■ DESCRIPTION OF THE TASK
Copy the complete listing word for word, but do not carry over any images.

■ SUPPLIED RECORDS
::::::::::

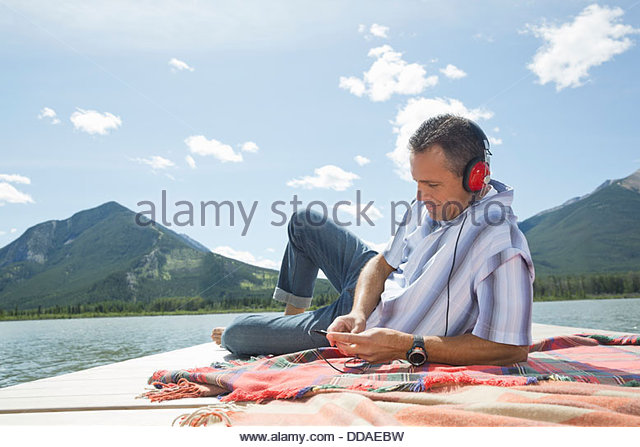Mature man listening to music on dock - Stock Image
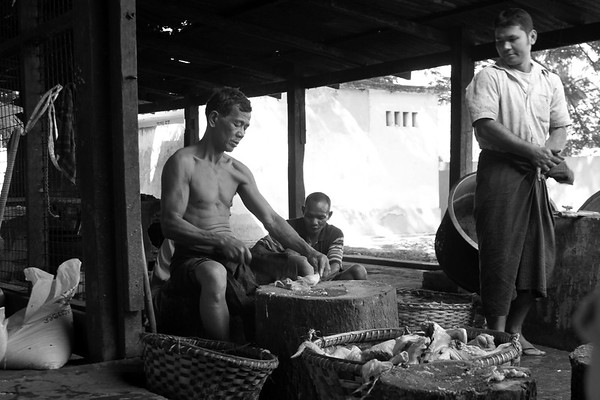 Preparing food for the monks at Maha Ganayon Kyaung monastery, near Mandalay, Myanmar
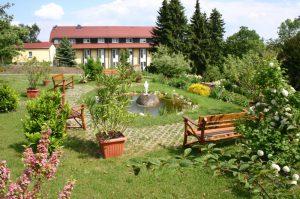 Klostergarten mit Gartenteich und im Hintergrund das Schwesternhaus
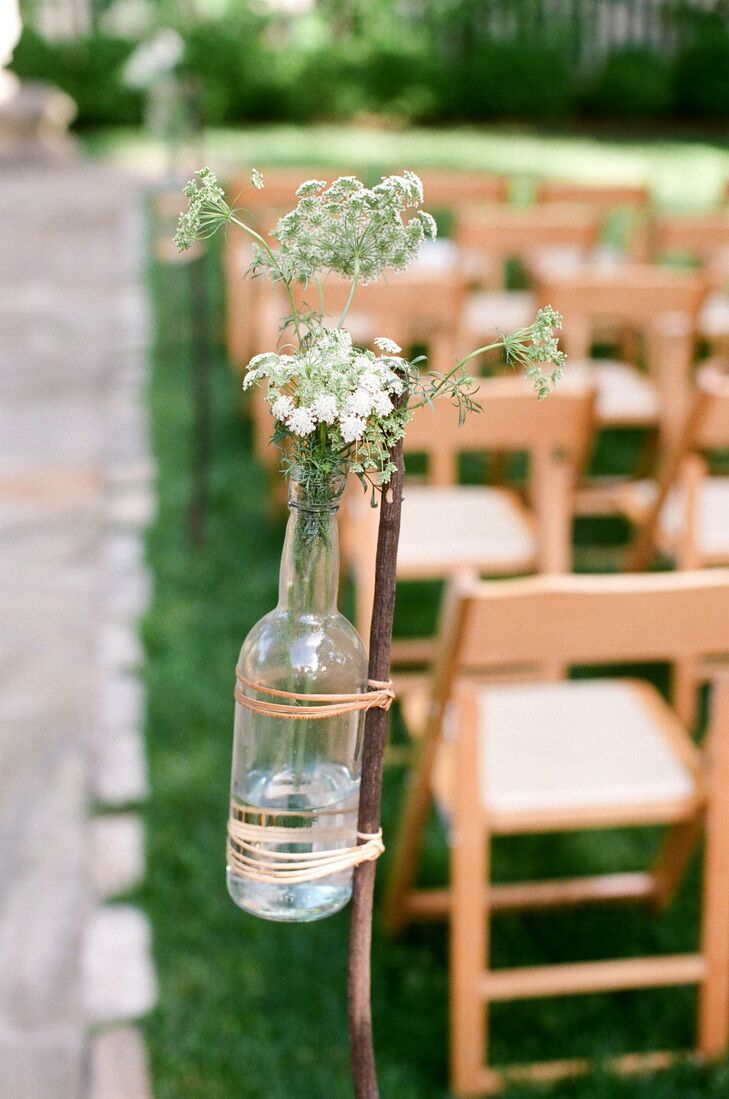 Queen Anne's Lace aisle decor in wine bottles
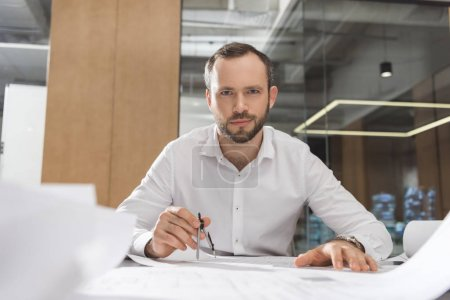 handsome successful architect with compass working on building plans at office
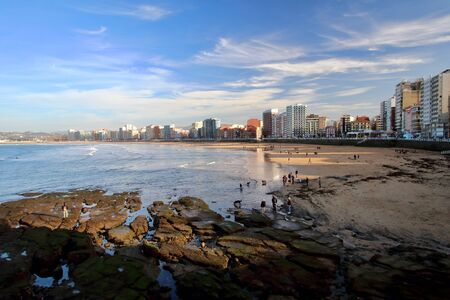 Main view of San Lorenzo beach with Gijon downtown on background during a sunny Easter evening, Asturias, Spain.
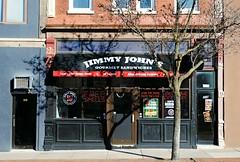 Jimmy John's - Rockford, Illinois (Cragin Spring) Tags: illinois il midwest rockford rockfordillinois rockfordil sign unitedstates usa unitedstatesofamerica restaurant jimmyjohns fastfood chain sandwich sandwiches neon downtown downtownrockford window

::::::::::

■ TASK RESPONSE
Mature man listening to music on dock - Stock Image
 Preparing food for the monks at Maha Ganayon Kyaung monastery, near Mandalay, Myanmar
 Klostergarten mit Gartenteich und im Hintergrund das Schwesternhaus
 Queen Anne's Lace aisle decor in wine bottles
 handsome successful architect with compass working on building plans at office
 Main view of San Lorenzo beach with Gijon downtown on background during a sunny Easter evening, Asturias, Spain.
 Jimmy John's - Rockford, Illinois (Cragin Spring) Tags: illinois il midwest rockford rockfordillinois rockfordil sign unitedstates usa unitedstatesofamerica restaurant jimmyjohns fastfood chain sandwich sandwiches neon downtown downtownrockford window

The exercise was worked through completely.